Alay etmek ve kötü lakap takmak günahtır
22/12/2021 Çarşamba Köşe yazarı H.Y
İnsanları beğenmediği,
üzüleceği lakaplarla çağırmak günahtır. Böyle bir lakapla arkasından konuşmak
da gıybettir, haramdır.
Dilimizin âfetleri
-24-
İnsanlarda bulunan
kötü huylardan biri de, insanlarla alay etmek ve onları kötü lakaplarla
çağırmaktır. Alay etmek; söz, yazı, işaret veya çeşitli davranışlarla bir
kişinin ayıp ve eksikliklerini ortaya çıkarmak, onunla eğlenmek demektir. Lakap
ise, birini yermek, alay etmek veya övmek, takdir etmek için kullanılır.
İnsanları beğenmediği, üzüleceği lakaplarla çağırmak günahtır. Böyle bir
lakapla arkasından konuşmak da gıybettir, haramdır. Demek ki, bir kimsenin
üzüleceği bir lakapla yüzüne karşı da, arkasından da konuşmak yanlıştır.
Hadîs-i şerîfte, (Bir kimseyi, sevmediği bir lakapla çağırana, melekler
lânet eder) buyuruldu. [İbn-i Sünni]
Bir kimse, bir kusuru
ile meşhur olup da, o lakap ile onu çağırınca üzülmezse, bu lakap ile onu
çağırmak veya ondan bahsetmek de günah olmaz. İnsanlarla alay eden ve onları
kötü lakapla çağıran kalp incitir, gönül yıkar. Dinimizde inkârdan sonra
en büyük günah, kalp kırmaktır.
Kendisi ile alay
edilen, haysiyet ve şerefleri ile oynanan kimseler, bunu kolay kolay
unutmazlar. Böylece insanlar arasında düşmanlıklar, dargınlıklar ortaya çıkar.
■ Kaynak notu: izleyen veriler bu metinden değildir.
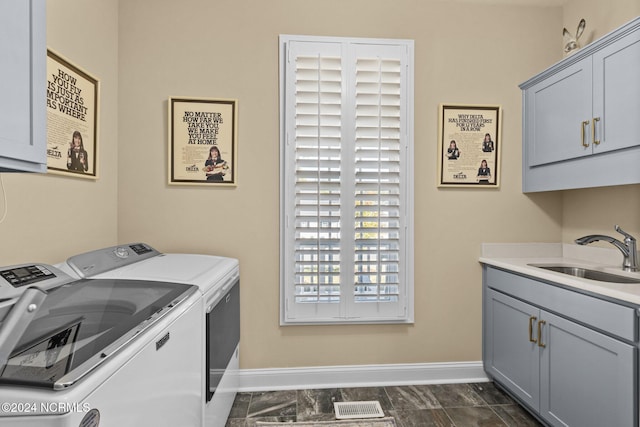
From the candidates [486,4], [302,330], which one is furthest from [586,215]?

Toplumun huzuru bozulur. Nitekim Allahü teâlâ, Hucurât sûresi 11. âyet-i
kerimesinde meâlen, (Ey îman edenler! Bir kısım erkekler, diğer
erkeklerle alay etmesin. Olur ki alay edilenler kendilerinden daha hayırlı
bulunurlar. Birtakım kadınlar da diğer kadınlarla eğlenmesin. Olur ki, eğlenceye
alınanlar, kendilerinden daha hayırlı olurlar. Hem birbirinizi ayıplamayın ve
kötü lâkaplarla atışmayın. İmandan sonra fâsıklarla isimlenmek ne kötü isimdir.
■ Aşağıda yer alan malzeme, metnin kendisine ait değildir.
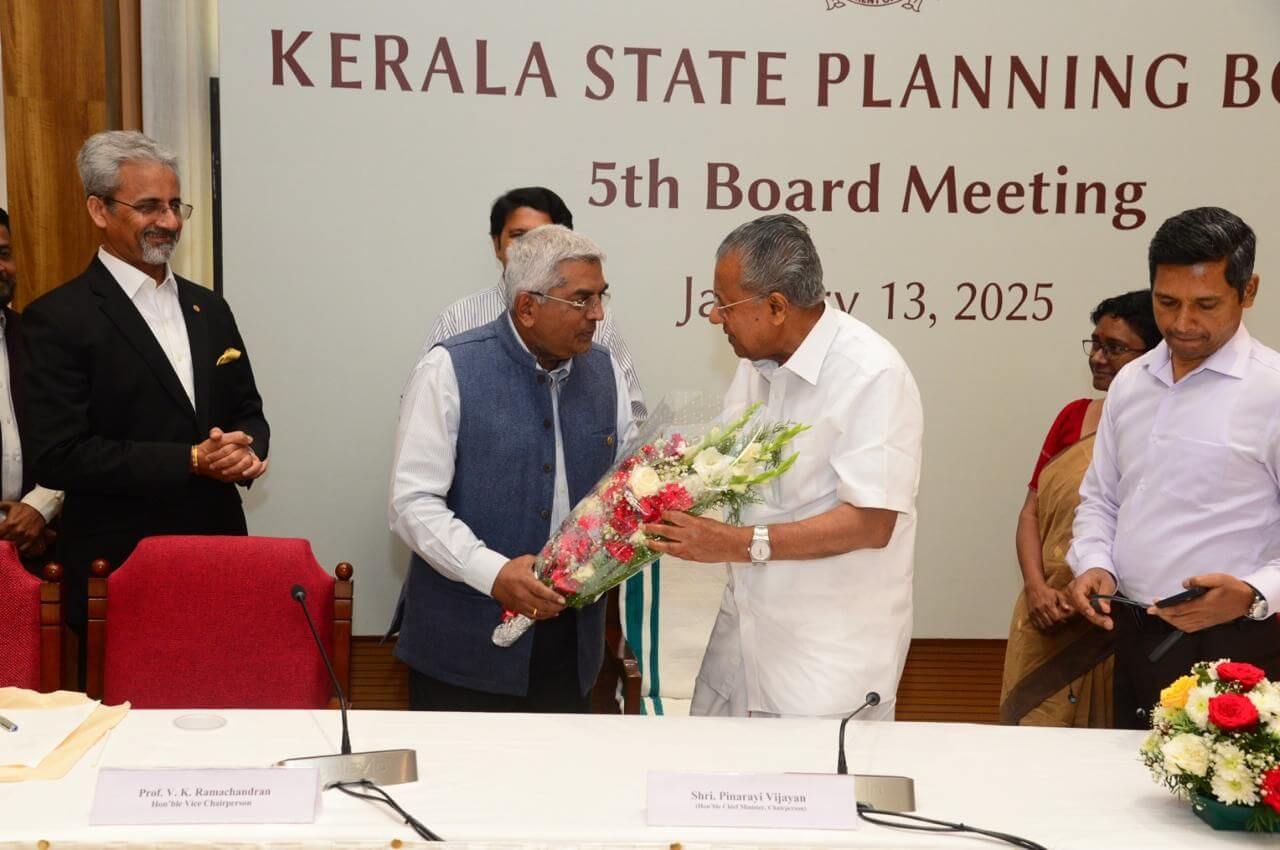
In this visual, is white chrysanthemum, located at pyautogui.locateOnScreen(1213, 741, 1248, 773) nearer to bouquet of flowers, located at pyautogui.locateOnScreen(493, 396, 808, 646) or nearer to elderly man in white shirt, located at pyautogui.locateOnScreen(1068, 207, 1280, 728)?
elderly man in white shirt, located at pyautogui.locateOnScreen(1068, 207, 1280, 728)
Kim, [Allah’ın yasak ettiği şeylerden] tevbe etmezse,
işte onlar kendilerine zulmedenlerdir!) buyurarak başkaları ile alay
etmeyi yasaklamıştır. Peygamber Efendimiz de Selmân-ı Fârisî hazretlerine (Hiç
kimse ile alay etme!) buyurarak başkaları ile alay edilmemesini emir
buyurmuştur.
Hadîs-i şerîfte de
buyuruldu ki: (İnsanlarla alay edene, Cennetten bir kapı açılır, “haydi
gir” denir. O da, telaşla gelir, fakat kapı hemen kapanır. Sonra başka bir kapı
açılır. O yine üzgün olarak kapıya gider. Kapı yine kapanır. Bu durum,
defalarca tekrar eder, artık, gel denildiği hâlde, gidemez.) [Ebû
Dâvud]
Alay etmek ile latîfeyi, şakayı birbirleriyle karıştırmamalıdır. Şaka, karşısındakinin incinmediği, belki memnun olduğu sözdür. Alay, onun aksi olup çirkindir, yasaktır. Müslüman, Müslümanın kardeşidir. Kendisi için istemediğini, din kardeşi için de istemez. Başkaları ile alay etmek, onlara kötü lakaplar takmak yerine, onların kusurlarını düzeltmek, ayıplarını örtmek lâzımdır. Alay ve kırıcı sözlerle kin ve düşmanlık tohumları ekilir...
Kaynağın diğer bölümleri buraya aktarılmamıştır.